As the Arctic sea ice dwindles, so will hope for the region’s most dramatic predator, its polar bears. A creature fashioned by evolution to fast a whole summer and gorge through the autumn and winter may not last, as the ice melts ever earlier and forms ever later.
That is because Ursus maritimus can find the food for the next generation of its cubs only by prowling the firm sea ice for a high-calorie diet of seal flesh and blubber.
And now a team of Canadian and US scientists has begun to establish the unknown of polar bear survival: how many days the creature can survive without food and still nourish its young and sustain life.
They call this the “fasting impact threshold” and the answer, they report in the journal Nature Climate Change, is not encouraging.
“Polar bears everywhere will face longer periods without food, and this will affect their ability to reproduce, survive and persist”
If warming continues at the present rate, then by the century’s end most of the sub-populations of this charismatic animal will not survive.
“The challenge is that the Arctic ice will keep disappearing as the world continues to warm,” said Péter Molnár, of the University of Toronto Scarborough, who led the research.
“This means polar bears everywhere will face longer periods without food, and this will affect their ability to reproduce, survive and persist as healthy populations.”
The researchers had to start with one big uncertainty: how much stored energy the bear has when the fasting season begins. Because the shelf ice has been thinning and shrinking for more than 40 years, hunting seasons have become shorter and bears now spend longer and longer on land.
Natural variability
That raised a second factor: some parts of the Arctic lose ice earlier than others.
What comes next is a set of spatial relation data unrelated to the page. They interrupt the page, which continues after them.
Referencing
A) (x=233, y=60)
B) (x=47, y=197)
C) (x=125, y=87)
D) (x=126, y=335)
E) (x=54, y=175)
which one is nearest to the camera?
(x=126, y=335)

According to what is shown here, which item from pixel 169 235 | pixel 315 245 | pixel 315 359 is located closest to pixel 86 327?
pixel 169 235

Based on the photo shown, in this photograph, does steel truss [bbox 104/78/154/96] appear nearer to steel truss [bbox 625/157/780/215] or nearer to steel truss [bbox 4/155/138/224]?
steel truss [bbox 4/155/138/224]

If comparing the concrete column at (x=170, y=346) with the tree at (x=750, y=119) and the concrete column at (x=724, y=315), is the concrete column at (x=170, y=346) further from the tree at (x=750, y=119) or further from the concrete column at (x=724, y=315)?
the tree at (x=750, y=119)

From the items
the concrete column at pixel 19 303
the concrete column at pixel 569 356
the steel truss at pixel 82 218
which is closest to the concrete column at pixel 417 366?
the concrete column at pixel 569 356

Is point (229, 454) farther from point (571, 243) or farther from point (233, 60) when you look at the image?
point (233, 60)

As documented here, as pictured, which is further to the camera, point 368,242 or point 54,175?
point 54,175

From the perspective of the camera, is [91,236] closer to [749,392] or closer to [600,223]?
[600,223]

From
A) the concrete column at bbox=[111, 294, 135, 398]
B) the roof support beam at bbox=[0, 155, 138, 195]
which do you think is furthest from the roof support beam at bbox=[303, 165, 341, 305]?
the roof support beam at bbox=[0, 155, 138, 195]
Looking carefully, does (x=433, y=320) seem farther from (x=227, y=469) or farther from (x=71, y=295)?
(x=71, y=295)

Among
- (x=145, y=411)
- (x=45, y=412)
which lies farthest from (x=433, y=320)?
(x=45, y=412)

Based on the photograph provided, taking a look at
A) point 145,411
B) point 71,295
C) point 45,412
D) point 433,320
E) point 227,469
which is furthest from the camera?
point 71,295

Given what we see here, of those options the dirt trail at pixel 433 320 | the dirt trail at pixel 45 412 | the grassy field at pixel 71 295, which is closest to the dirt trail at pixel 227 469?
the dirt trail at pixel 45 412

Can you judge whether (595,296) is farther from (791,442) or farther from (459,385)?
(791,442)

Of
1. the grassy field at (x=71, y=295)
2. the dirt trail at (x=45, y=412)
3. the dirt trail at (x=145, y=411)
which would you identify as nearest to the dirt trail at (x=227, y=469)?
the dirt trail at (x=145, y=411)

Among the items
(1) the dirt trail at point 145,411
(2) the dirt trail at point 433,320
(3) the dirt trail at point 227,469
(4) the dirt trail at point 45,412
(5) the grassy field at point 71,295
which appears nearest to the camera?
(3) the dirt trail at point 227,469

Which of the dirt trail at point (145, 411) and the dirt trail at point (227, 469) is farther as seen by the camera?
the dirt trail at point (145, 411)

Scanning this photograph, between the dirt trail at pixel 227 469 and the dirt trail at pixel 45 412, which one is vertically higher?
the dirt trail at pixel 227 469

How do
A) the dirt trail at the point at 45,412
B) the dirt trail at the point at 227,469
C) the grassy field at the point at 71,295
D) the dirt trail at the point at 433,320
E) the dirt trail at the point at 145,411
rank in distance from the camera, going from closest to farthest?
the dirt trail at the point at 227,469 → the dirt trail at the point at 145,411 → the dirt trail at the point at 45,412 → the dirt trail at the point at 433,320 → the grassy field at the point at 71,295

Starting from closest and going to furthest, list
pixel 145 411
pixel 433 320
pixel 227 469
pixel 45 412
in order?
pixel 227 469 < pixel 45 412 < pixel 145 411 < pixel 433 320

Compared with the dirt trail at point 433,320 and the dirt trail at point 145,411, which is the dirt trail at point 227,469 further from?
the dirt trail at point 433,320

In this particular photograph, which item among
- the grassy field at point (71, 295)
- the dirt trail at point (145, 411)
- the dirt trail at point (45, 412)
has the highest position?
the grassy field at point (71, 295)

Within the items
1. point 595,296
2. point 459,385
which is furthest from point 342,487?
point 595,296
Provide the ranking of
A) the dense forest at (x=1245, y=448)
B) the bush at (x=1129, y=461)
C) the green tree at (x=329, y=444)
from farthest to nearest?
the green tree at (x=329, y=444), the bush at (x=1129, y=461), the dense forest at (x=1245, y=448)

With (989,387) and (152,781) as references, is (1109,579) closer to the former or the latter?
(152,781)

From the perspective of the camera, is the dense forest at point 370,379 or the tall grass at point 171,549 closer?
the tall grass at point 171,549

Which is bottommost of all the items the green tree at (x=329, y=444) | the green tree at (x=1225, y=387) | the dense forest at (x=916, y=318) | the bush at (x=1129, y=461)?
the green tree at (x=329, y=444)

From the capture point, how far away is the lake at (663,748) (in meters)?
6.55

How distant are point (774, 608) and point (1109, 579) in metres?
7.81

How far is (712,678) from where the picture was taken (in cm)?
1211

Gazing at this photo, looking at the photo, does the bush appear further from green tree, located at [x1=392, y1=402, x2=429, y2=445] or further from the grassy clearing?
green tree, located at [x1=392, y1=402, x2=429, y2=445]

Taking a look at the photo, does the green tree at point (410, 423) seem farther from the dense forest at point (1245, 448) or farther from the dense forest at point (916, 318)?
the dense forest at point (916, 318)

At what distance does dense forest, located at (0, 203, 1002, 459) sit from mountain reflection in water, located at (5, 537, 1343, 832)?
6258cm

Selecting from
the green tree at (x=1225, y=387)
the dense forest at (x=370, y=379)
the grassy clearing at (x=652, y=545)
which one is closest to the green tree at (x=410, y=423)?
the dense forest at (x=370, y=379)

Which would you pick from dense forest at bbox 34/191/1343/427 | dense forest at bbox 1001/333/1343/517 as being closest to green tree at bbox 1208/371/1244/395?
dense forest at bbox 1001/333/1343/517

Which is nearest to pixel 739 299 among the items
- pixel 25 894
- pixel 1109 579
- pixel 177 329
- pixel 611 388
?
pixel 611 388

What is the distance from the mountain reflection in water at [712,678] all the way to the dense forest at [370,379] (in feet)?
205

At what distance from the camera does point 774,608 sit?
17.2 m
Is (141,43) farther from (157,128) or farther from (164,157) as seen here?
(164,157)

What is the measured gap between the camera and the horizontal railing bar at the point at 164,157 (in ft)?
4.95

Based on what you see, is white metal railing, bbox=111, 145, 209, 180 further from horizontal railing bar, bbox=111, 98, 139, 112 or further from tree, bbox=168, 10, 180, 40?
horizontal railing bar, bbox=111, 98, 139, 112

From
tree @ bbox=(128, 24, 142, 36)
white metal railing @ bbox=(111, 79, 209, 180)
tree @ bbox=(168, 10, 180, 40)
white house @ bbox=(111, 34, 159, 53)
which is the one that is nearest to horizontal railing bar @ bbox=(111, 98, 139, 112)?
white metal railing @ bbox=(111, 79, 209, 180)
The third unknown is the health of the 19 sub-populations of Ursus maritimus, spread over four distinct eco-regions within the Arctic Circle, and how these separate populations would consider a “good” hunting season and a happy period of fasting.
In the southern Beaufort Sea, fewer than 127 ice-free days could be considered “good”, but even this seemingly assured number was based on only five years of systematic demographic data.
And then the researchers had to calculate the demands placed on individual bears: an adult male might be able to last 200 days; a solitary adult female up to 255 days. But a mother bear might begin to lose what it takes to get cubs through to maturity as early as 117 days, and certainly after 228 days.
But however incomplete, the scientists had data for about 80% of the polar bear populations, collected between 1979 and 2016, and report that what they politely call “recruitment and survival impact thresholds” may have already been exceeded in some populations.
Too hopeful?
That is, there are increasing numbers of bears in the Arctic no longer sure of having cubs or keeping them alive. That includes the polar bears of Hudson Bay and the Davis Strait in northern Canada: perhaps the most photographed bears in the world.
And if the world goes on warming, only a few creatures in the very high Arctic will see the next century.
“While our projections for the future of polar bears seem dire, the unfortunate thing is they might even be too optimistic. For example, we assumed that polar bears will use their available body energy in optimal ways when fasting. If that isn’t the case, the reality could be worse than our projections,” Dr Molnár said.
“What we do know is that becoming fat before a fasting season will be more difficult for polar bears as on-ice hunting seasons become shorter, so it’s likely that fasting impact thresholds will be crossed in the early years of our projected range.”